Google, Stupidity, and A Very Accurate Article

Category: Communicating
Posted on: July 9, 2008 2:02 PM, by Randy Olson

The world has changed. Sometimes its hard to notice. This is what "shifting baselines" is about. And this is also what an excellent article this month's Atlantic Monthly titled Is Google Making Us Stupid is about. Much more than just the idea of getting lazy and using Google to remember things for you, the article talks about the entire shift of ability to focus and experience deep emotions that has taken place. I love this article.

For over twenty years I have felt what this article has to say. Since way back in the eighties when Beavis and Butthead introduced a new way of maintaining constant, shallow laughter that never has any depth to it. Since average citizens began learning how to speak directly and calmly to the television cameras on the same day that their loved one was murdered (you see it every day here in L.A., its incredible how composed people are these days speaking to cameras), since surfers learned how to have one of their own drown and instead of going home in shock and grief, they end up just keeping on surfing, saying amongst themselves, "he would have wanted us to do this" (as happened in January of this year).

Technology has changed us. The article talks about this. About how the advent of books and printing changed storytelling and even the depth of emotion. It's not clear if this is a good or bad thing. For all the bad ways that books changed society there are as many or more great ways they improved society. The same may be true of the current shallowing.

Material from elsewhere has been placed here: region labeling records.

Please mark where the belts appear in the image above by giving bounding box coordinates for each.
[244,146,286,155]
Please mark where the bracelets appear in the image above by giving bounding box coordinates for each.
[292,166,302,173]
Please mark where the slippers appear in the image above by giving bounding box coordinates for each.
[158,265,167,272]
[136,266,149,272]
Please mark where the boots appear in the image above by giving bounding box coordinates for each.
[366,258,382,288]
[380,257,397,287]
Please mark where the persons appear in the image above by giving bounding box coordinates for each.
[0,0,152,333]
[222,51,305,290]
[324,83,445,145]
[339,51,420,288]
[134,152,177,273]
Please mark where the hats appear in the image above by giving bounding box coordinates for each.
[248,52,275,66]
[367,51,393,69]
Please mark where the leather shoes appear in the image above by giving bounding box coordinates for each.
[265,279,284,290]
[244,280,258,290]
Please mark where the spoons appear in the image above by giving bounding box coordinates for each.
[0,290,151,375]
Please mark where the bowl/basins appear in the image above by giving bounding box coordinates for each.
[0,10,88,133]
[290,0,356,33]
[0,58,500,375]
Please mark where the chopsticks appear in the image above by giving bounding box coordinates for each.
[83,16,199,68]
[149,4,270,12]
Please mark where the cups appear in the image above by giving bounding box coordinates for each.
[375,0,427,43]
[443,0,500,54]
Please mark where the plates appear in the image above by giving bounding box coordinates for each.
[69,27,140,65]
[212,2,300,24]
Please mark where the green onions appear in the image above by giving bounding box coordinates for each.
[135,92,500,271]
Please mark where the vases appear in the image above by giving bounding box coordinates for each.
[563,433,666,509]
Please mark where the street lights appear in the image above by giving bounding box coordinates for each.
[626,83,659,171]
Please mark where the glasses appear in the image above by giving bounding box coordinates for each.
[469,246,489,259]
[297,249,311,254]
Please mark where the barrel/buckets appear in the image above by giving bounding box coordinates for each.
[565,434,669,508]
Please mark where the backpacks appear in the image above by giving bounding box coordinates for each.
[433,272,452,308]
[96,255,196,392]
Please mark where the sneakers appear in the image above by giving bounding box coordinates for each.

Today people talk about some novelist being a "classic storyteller," but that's a joke. Classic storytelling doesn't work in today's shortened attention span society. As the article says, we are "pancaking" - developing wider, shallower interests. And this is the focus of the very profound Flash piece called EPIC 2014 from a few years ago. And it is the message of what I still think is the greatest movie civilization has ever produced...Idiocracy.

morans.jpg
Who you callin' stoopid.

Comments

#1

what a great article. well, I only read the first part, then I got bored and wandered off...

Posted by: Mike Hirshfield | July 9, 2008 3:18 PM

#2

I don't particularly agree with this, myself.

This "dumbing down" might just be a matter of the democratization of the internet. Our social spheres are comprised of a lot of people with similar backgrounds to ourselves. I'm willing to bet most of your circle of friends include co-workers and old school companions: People with similar educational backgrounds and interests as your own. You might be on friendly terms with the WalMart clerk, but you probably won't engage them in discussions about framing science or the latest discoveries in evolutionary biology or environmental policy.

Yet on the internet, those clerks are commenting on your blogs. A lot of folks who simply did not have the money to go to college, and never got the time, guidance and access to the depth of knowledge you've come to expect from your peers, are now in your intellectual sphere online. These are folks who now have a massive amount of information available to them, but no way of separating the information from falsehoods, or unable to place trivia in the larger scheme of things to provide the sort of depth you've come to expect.

I think the problem is not Google and Wikipedia. I think they merely unmasked a deeper problem with our education system; that too many of us cannot tell fact from fiction, logic from sophistry, or understanding from mere trivia.